Meet the stars Antares and Aldebaran. Both are bright stars. Both are reddish stars. They reside in two different constellations, on opposite sides of the sky’s dome. Antares – the brightest star in the constellation Scorpius the Scorpion – stays out for most of the night tonight, and at nightfall June 29, sits rather low in the southeast with the bright waxing gibbous moon and the golden planet Saturn. Meanwhile, Aldebaran – brightest star in Taurus – hides in the sun’s glare throughout the most of June. If you have binoculars and look hard enough, you might catch Aldebaran low in the east-northeast a short while before sunrise tomorrow, or some morning soon.
Antares can be seen in the southeast, starting at dusk or nightfall.
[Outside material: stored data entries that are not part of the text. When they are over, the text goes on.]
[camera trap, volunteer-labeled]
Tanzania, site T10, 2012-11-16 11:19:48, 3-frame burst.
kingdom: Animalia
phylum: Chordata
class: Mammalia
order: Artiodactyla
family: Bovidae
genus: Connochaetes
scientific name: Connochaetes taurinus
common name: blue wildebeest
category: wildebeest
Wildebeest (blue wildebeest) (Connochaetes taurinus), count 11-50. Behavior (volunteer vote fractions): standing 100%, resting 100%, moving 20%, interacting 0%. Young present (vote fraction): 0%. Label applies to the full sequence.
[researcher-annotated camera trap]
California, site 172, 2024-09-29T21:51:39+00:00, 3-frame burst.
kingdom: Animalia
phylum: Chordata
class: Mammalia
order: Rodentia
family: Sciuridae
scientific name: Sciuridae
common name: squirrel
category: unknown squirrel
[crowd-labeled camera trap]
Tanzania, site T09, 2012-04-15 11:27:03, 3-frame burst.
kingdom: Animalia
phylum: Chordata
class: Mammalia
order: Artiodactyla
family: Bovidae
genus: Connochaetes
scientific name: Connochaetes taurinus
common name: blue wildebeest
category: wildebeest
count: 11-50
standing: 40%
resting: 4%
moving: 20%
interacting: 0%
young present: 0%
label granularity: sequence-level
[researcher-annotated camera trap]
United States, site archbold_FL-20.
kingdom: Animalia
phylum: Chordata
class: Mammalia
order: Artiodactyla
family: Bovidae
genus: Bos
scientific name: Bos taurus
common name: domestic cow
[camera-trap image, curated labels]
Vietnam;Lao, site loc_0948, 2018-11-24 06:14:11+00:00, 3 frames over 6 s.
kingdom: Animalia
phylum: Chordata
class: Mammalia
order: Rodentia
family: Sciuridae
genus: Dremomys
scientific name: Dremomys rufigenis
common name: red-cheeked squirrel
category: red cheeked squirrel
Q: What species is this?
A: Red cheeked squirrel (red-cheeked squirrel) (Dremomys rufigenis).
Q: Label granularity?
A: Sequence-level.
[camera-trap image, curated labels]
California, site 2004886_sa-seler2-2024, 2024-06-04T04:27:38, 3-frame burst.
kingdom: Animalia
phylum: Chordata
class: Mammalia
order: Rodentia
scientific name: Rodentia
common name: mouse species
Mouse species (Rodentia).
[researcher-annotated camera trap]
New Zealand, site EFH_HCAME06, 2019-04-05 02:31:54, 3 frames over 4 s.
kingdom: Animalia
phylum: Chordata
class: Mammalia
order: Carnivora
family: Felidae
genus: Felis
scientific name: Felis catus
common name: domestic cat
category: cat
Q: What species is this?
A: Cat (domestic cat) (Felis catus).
In late June, Antares transits – reaches its highest point in the sky – around 10 p.m. local standard time (11 p.m local daylight-saving time). This applies to all time zones. The moon, Antares and Saturn move westward throughout the night, and sit low in the southwest sky before the onset of morning dawn. Antares’ setting in the west-southwest presages Aldebaran’s rising in the east-northeast. Look for Aldebaran near the planet Mercury at dawn tomorrow, on June 30!
Aldebaran lies in the opposite location from Antares on the great dome of sky. That’s why Aldebaran rises after Antares sets – and vice versa. With each passing day, Antares sets four minutes earlier while Aldebaran rises four minutes earlier. In other words, with each passing month, Antares sets two hours earlier while Aldebaran rises two hours earlier. Six months from now, in late December, you’ll see Aldebaran nearly all night long, and Antares at morning dawn – after Aldebaran sets.
Antares shines from dusk until dawn in early June. Aldebaran is hidden in the sun’s glare from sunup until sundown in early June. Opposites!
Six months after Aldebaran’s conjunction with the sun, it’ll be Antares’ turn to be in conjunction with the sun on or near December 1. The Earth will be on the other side of the sun six months later, on December 1, so it’ll be Aldebaran that’ll shine from dusk until dawn, and Antares that’ll be lost in the glare of the sun in December.
Antares and Aldebaran reside close to the ecliptic and are well-known stars of the Zodiac. It’s cool that these two ruddy bright stars stand nearly opposite of one another on the great dome of sky.
Bottom line: Two similar-looking red stars, Antares in Scorpius and Aldebaran in Taurus, are on opposite sides of the sky. Thus, in early June, when Antares is visible from dusk till dawn, Aldebaran spends the day traveling with the sun across the sky, lost in the sun’s glare.